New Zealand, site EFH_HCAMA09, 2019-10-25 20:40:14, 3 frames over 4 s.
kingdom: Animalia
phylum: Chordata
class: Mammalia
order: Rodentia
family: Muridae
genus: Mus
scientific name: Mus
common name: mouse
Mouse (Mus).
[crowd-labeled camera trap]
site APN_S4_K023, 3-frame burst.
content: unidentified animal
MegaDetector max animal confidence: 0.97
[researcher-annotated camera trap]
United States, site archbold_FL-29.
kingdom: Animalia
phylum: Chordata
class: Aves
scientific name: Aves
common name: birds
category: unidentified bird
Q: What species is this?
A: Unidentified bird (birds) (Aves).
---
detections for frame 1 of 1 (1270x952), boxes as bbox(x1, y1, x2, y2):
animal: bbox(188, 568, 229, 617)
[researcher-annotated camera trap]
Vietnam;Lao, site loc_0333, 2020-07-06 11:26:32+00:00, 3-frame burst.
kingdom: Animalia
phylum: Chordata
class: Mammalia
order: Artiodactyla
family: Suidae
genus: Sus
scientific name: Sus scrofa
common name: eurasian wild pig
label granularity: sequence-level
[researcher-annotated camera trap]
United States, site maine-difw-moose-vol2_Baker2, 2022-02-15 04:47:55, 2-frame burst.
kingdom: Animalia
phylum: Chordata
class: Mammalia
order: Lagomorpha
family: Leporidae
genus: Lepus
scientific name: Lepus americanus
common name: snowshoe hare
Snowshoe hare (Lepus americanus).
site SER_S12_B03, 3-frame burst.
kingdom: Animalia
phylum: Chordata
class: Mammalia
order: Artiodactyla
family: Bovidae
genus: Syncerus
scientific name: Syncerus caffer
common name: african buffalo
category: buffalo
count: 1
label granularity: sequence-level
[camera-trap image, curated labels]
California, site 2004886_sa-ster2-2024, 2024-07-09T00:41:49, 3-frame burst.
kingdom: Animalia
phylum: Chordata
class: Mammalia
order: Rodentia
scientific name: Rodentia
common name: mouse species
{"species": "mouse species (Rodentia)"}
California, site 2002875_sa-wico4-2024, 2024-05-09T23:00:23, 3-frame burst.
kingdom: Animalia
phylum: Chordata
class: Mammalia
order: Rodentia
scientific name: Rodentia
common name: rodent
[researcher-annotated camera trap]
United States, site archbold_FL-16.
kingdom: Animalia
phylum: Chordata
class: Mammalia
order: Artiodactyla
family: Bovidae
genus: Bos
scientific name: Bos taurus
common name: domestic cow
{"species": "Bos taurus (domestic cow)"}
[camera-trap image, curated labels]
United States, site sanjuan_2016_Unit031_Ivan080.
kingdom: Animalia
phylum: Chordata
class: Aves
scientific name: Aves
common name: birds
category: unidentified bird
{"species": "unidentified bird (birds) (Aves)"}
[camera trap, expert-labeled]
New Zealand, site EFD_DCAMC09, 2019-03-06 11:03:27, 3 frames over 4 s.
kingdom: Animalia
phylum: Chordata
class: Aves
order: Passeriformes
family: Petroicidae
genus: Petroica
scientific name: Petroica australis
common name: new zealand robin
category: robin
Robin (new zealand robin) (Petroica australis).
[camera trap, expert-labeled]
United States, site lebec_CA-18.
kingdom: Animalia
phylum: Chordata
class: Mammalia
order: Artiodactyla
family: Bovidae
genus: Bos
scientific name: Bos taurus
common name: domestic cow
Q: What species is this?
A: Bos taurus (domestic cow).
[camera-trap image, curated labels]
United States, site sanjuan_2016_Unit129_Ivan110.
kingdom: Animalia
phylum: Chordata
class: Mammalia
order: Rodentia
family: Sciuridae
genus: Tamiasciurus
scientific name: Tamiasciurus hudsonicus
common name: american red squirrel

═══

__Task directions__: Set out every record in full, exactly as given.

__Exercise answer__:
New Zealand, site EFH_HCAMA09, 2019-10-25 20:40:14, 3 frames over 4 s.
kingdom: Animalia
phylum: Chordata
class: Mammalia
order: Rodentia
family: Muridae
genus: Mus
scientific name: Mus
common name: mouse
Mouse (Mus).
[crowd-labeled camera trap]
site APN_S4_K023, 3-frame burst.
content: unidentified animal
MegaDetector max animal confidence: 0.97
[researcher-annotated camera trap]
United States, site archbold_FL-29.
kingdom: Animalia
phylum: Chordata
class: Aves
scientific name: Aves
common name: birds
category: unidentified bird
Q: What species is this?
A: Unidentified bird (birds) (Aves).
---
detections for frame 1 of 1 (1270x952), boxes as bbox(x1, y1, x2, y2):
animal: bbox(188, 568, 229, 617)
[researcher-annotated camera trap]
Vietnam;Lao, site loc_0333, 2020-07-06 11:26:32+00:00, 3-frame burst.
kingdom: Animalia
phylum: Chordata
class: Mammalia
order: Artiodactyla
family: Suidae
genus: Sus
scientific name: Sus scrofa
common name: eurasian wild pig
label granularity: sequence-level
[researcher-annotated camera trap]
United States, site maine-difw-moose-vol2_Baker2, 2022-02-15 04:47:55, 2-frame burst.
kingdom: Animalia
phylum: Chordata
class: Mammalia
order: Lagomorpha
family: Leporidae
genus: Lepus
scientific name: Lepus americanus
common name: snowshoe hare
Snowshoe hare (Lepus americanus).
site SER_S12_B03, 3-frame burst.
kingdom: Animalia
phylum: Chordata
class: Mammalia
order: Artiodactyla
family: Bovidae
genus: Syncerus
scientific name: Syncerus caffer
common name: african buffalo
category: buffalo
count: 1
label granularity: sequence-level
[camera-trap image, curated labels]
California, site 2004886_sa-ster2-2024, 2024-07-09T00:41:49, 3-frame burst.
kingdom: Animalia
phylum: Chordata
class: Mammalia
order: Rodentia
scientific name: Rodentia
common name: mouse species
{"species": "mouse species (Rodentia)"}
California, site 2002875_sa-wico4-2024, 2024-05-09T23:00:23, 3-frame burst.
kingdom: Animalia
phylum: Chordata
class: Mammalia
order: Rodentia
scientific name: Rodentia
common name: rodent
[researcher-annotated camera trap]
United States, site archbold_FL-16.
kingdom: Animalia
phylum: Chordata
class: Mammalia
order: Artiodactyla
family: Bovidae
genus: Bos
scientific name: Bos taurus
common name: domestic cow
{"species": "Bos taurus (domestic cow)"}
[camera-trap image, curated labels]
United States, site sanjuan_2016_Unit031_Ivan080.
kingdom: Animalia
phylum: Chordata
class: Aves
scientific name: Aves
common name: birds
category: unidentified bird
{"species": "unidentified bird (birds) (Aves)"}
[camera trap, expert-labeled]
New Zealand, site EFD_DCAMC09, 2019-03-06 11:03:27, 3 frames over 4 s.
kingdom: Animalia
phylum: Chordata
class: Aves
order: Passeriformes
family: Petroicidae
genus: Petroica
scientific name: Petroica australis
common name: new zealand robin
category: robin
Robin (new zealand robin) (Petroica australis).
[camera trap, expert-labeled]
United States, site lebec_CA-18.
kingdom: Animalia
phylum: Chordata
class: Mammalia
order: Artiodactyla
family: Bovidae
genus: Bos
scientific name: Bos taurus
common name: domestic cow
Q: What species is this?
A: Bos taurus (domestic cow).
[camera-trap image, curated labels]
United States, site sanjuan_2016_Unit129_Ivan110.
kingdom: Animalia
phylum: Chordata
class: Mammalia
order: Rodentia
family: Sciuridae
genus: Tamiasciurus
scientific name: Tamiasciurus hudsonicus
common name: american red squirrel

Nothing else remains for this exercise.